Among the entries below, take the line with "Cone Lights Christmas" and the line with "little girl learning", and output them and every line between them exactly, with nothing else.

• _Exercise data_
·····

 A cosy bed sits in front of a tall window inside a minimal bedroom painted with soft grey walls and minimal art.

·····

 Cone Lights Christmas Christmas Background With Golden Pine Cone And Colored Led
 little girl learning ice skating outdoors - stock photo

·····

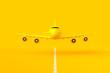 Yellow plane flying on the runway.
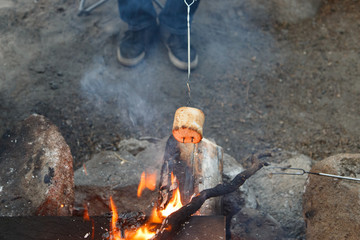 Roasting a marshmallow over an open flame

·····

• _Task solution_
 Cone Lights Christmas Christmas Background With Golden Pine Cone And Colored Led
 little girl learning ice skating outdoors - stock photo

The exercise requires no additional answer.